— Stored data entries —
-- -- --
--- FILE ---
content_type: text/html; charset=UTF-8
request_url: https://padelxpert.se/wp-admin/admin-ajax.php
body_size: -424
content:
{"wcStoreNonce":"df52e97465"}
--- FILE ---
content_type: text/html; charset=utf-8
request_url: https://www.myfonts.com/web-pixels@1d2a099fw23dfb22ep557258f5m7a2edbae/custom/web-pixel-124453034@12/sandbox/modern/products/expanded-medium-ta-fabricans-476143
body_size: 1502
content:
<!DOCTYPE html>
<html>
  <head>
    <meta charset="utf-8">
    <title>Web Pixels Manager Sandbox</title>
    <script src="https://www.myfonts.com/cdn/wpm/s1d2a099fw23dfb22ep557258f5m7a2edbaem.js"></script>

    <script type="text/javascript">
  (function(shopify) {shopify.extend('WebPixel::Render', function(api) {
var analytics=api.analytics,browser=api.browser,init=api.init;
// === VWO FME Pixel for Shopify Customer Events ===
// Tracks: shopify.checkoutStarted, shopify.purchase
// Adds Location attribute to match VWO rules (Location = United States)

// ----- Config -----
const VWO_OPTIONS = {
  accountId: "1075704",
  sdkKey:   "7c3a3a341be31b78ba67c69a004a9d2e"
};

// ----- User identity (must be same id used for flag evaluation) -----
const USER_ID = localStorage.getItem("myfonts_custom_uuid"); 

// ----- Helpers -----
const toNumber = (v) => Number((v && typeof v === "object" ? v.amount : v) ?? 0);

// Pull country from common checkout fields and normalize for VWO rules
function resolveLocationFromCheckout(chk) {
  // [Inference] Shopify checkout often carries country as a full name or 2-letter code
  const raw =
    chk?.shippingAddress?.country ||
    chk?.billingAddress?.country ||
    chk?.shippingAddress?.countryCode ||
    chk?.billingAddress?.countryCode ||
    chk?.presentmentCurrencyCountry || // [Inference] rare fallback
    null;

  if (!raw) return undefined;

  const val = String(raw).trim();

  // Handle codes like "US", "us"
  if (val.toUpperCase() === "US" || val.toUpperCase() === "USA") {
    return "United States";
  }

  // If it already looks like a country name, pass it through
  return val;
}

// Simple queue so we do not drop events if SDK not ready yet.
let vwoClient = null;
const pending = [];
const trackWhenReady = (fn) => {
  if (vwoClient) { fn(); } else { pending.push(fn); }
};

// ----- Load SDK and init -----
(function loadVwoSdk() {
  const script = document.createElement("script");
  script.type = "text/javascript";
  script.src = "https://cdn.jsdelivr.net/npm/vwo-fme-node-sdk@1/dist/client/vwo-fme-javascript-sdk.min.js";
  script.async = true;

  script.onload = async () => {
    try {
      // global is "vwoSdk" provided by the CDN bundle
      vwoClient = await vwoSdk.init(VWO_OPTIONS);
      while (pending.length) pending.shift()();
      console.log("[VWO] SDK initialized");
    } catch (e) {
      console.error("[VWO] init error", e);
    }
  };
-- -- --
— What to do —
All lines in the data above from the one with "body_size: -424" through the one with "----- User identity" must be repeated exactly, and no others.

— Answer box —
body_size: -424
content:
{"wcStoreNonce":"df52e97465"}
--- FILE ---
content_type: text/html; charset=utf-8
request_url: https://www.myfonts.com/web-pixels@1d2a099fw23dfb22ep557258f5m7a2edbae/custom/web-pixel-124453034@12/sandbox/modern/products/expanded-medium-ta-fabricans-476143
body_size: 1502
content:
<!DOCTYPE html>
<html>
  <head>
    <meta charset="utf-8">
    <title>Web Pixels Manager Sandbox</title>
    <script src="https://www.myfonts.com/cdn/wpm/s1d2a099fw23dfb22ep557258f5m7a2edbaem.js"></script>

    <script type="text/javascript">
  (function(shopify) {shopify.extend('WebPixel::Render', function(api) {
var analytics=api.analytics,browser=api.browser,init=api.init;
// === VWO FME Pixel for Shopify Customer Events ===
// Tracks: shopify.checkoutStarted, shopify.purchase
// Adds Location attribute to match VWO rules (Location = United States)

// ----- Config -----
const VWO_OPTIONS = {
  accountId: "1075704",
  sdkKey:   "7c3a3a341be31b78ba67c69a004a9d2e"
};

// ----- User identity (must be same id used for flag evaluation) -----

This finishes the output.